Amidst news stories of Chinese truck drivers striking over the price of fuel, and 20% minimum wage rises, I wanted to see the actual data on Chinese inflation.   The above graph is from Trading Economics, and shows the Chinese CPI.  Looks like the economy there is indeed starting to overheat.  However, it’s still rather below the 8% level reached in early 2008, before the great recession took the wind out of everyone’s sails.  At historical rates of increase, it looks like that kind of level might be a year away.  So perhaps it will be a little while before something gives in the global economy.

In general, I’m thinking a lot about the following mental model for oil prices and recessions.  First of all, recessions are not linear phenomena.  They represent trend breaks in the general path of improving economic productivity.  I think of them as akin to a paradigm shift (in the Kuhnian sense) when global markets are forced to realize that some assumption they were implicitly making cannot continue to hold any longer.

We are in an era where the availability of natural resources is not sufficient to support the wealth levels that the developed world has grown accustomed to, along with the speed of growth with which the developing world is trying to approach those same levels.  So, this is represented by oil prices rising (along with food and other commodity prices more generally).  But the effect of this is not to place a uniform drag on growth, because the global mind has not accepted this truth yet.  Instead, the global economy keeps trying to grow in a way that is inconsistent with the resource constraints, and then some part of the system tears and gives way.

So, in 2007/2008 the sector that gave way was the American subprime consumer, along with a significant chunk of the financial system that was predicated on the idea that poor Americans could continue to take on more and more debt indefinitely.  Instead, rising gas and food prices eventually destabilized the finances of that sector of consumers, they started to default, then their lenders started to default, financial contagion set in, and the situation was only stabilized with massive extraordinary interventions by sovereign governments.  That worked, but left a lot of the sovereigns in significantly weaker condition than before.
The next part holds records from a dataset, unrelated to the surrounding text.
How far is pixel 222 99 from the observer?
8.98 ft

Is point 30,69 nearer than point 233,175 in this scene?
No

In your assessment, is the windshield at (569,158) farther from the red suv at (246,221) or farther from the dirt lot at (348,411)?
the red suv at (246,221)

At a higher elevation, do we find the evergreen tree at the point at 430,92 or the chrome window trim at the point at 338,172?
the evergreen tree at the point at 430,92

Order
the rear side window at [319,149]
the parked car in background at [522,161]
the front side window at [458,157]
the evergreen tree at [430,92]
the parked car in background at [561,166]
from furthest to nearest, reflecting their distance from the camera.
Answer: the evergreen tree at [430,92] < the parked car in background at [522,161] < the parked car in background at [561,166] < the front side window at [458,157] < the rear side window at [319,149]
Now poor Americans borrowing more and more to bid house prices higher and higher was always an unsustainable trend that was going to end in tears one way or another.  But the timing was likely determined by the oil/food price shock that ended in 2008.

So now, just three years later, here we are again with oil and food prices rising fast, and the question in my mind is this: what part of the global fabric tears next?  And when?

Clearly, we have had some smallish rips in recent months.  The instability in the Middle East this year has a similar character.  The people there have been living under nasty authoritarian regimes for a long time, and that’s probably always been an unsustainable arrangement that was going to end badly some day.  But rising fuel/food prices were a trigger, at least in part.  But, so far, these events have not been sufficient to cause enough general distress and panic to get commodity prices to go lower.  Indeed, because the region is such a critical oil producer, prices have gone higher (with Libya in particular seeming not likely to resume much in the way of oil production in the immediate future).

Whether the events in the Middle East have run their course, or are just smoldering in out of the way places (Syria) waiting to burst into larger flames again, I am not sure.

Then there is the issue of European sovereign defaults.  The Greeks and the Irish, and maybe a few others, are not going to repay their debts in full.  At some point, this is going to have to be recognized and the consequences worked through.  Will this cause enough general panic and fear to get the global economy off track and lower commodity prices?  I have a hard time believing it, since the whole situation has been so obvious for so long and you’d think the various institutions at risk (eg the French and German Banks) would have had time to mitigate their risks (but then I would have said the same about the US housing bubble, and that was clearly not right).

In a way, whatever happens in the end to stop global growth and drop commodity prices almost has to come as a surprise, at least to most of the global mind.  It can’t be something that’s broadly accepted already.

A few other candidate issues:

  • China’s authoritarian political system is probably not sustainable forever.  Major political unrest in China would obviously send massive tremors through the global economy.
  • The US government deficits are not sustainable forever.  Obviously, elite opinion is that the crisis is not imminent and so the proposals for dealing with this are mostly not very serious, but it is receiving some attention.
  • The US trade deficit is not sustainable.  At some point the dollar has to get a lot weaker relative to currencies that are currently pegged to it (like the Renminbi and the Riyal).
  • It’s probably also worth mentioning the whole derivative market mess (with outstanding contract face values some humungous multiple of the size of the global economy).  I’m not sure that’s a likely cause of rips in the global fabric, but it does perhaps have the potential to cause unexpected transmission paths from an initial shock to other parts of the system. 
So which of these gives first?  Or is it something else altogether?  I’m not sure.  But as long as the world is trying to grow at 4%+ a year on the current technological base, I think the strain will be getting worse.